Legal experts who have followed the case, however, said even if the documents contain new proof of conspiracy or obstruction of justice, it will be almost impossible to prosecute because of problems with the statute of limitations. It's also unclear whether prosecutors, who received some documents via subpoena years ago, already have seen some or all of the files made public Monday.
The time window for prosecuting a case of obstruction is 10 years and for conspiracy, it's three years, said Lawrence Rosenthal, a criminal law professor at Chapman University School of Law. In addition, clergy didn't become mandated sex abuse reporters under California law until 1997, he said.
Much of the material in the files dates to the mid-1980s, when Mahony was making key decisions on how to handle some of the most troublesome problem priests.
"The problem is, a prosecutor looking at this has to do time travel, basically, and go back to the law as it existed at the time of the offenses," Rosenthal said. "And at the time of the offense, you're going to have significant statute of limitations problems."

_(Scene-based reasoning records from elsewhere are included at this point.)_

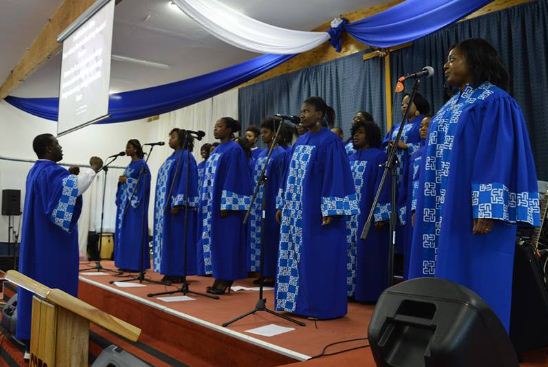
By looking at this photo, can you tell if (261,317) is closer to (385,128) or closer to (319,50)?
(385,128)

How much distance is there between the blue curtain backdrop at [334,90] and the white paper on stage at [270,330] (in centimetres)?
329

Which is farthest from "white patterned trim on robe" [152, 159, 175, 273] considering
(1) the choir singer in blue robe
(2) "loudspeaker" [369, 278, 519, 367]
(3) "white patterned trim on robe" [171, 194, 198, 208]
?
(2) "loudspeaker" [369, 278, 519, 367]

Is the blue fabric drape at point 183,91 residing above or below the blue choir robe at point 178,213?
above

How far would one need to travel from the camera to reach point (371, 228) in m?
3.90

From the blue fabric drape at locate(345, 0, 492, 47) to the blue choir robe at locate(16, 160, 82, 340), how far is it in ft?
9.20

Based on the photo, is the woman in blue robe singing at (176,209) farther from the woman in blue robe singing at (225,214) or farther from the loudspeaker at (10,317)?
the loudspeaker at (10,317)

Mahony apologized Monday for mistakes he made after taking over the nation's largest archdiocese in 1985. An attorney for the church, J. Michael Hennigan, has denied that there was an attempt to cover up and shield priests from prosecution. He didn't immediately return a call Tuesday for comment.
The files of dozens more accused priests are expected to be released in the coming weeks as part of a 2007 settlement agreement with more than 500 alleged victims. A judge recently ruled that the church must turn the files over to attorneys for those people with the names and titles of members of the church hierarchy blacked out after The Associated Press and the Los Angeles Times intervened.
The documents released Monday and the additional 30,000 pages expected soon raise the possibility of renewed criminal scrutiny for Mahony and other members of the archdiocese hierarchy. Mahony retired in 2011.
Prosecutors in Philadelphia last year secured the conviction of a monsignor who was secretary for clergy after a change in state law gave prosecutors more time to file charges and seek evidence. In Missouri, a judge found a bishop guilty last year of failing to report child abuse to the state, making him the highest-ranking U.S. Roman Catholic official to be convicted of a crime relating to the child sexual abuse scandal.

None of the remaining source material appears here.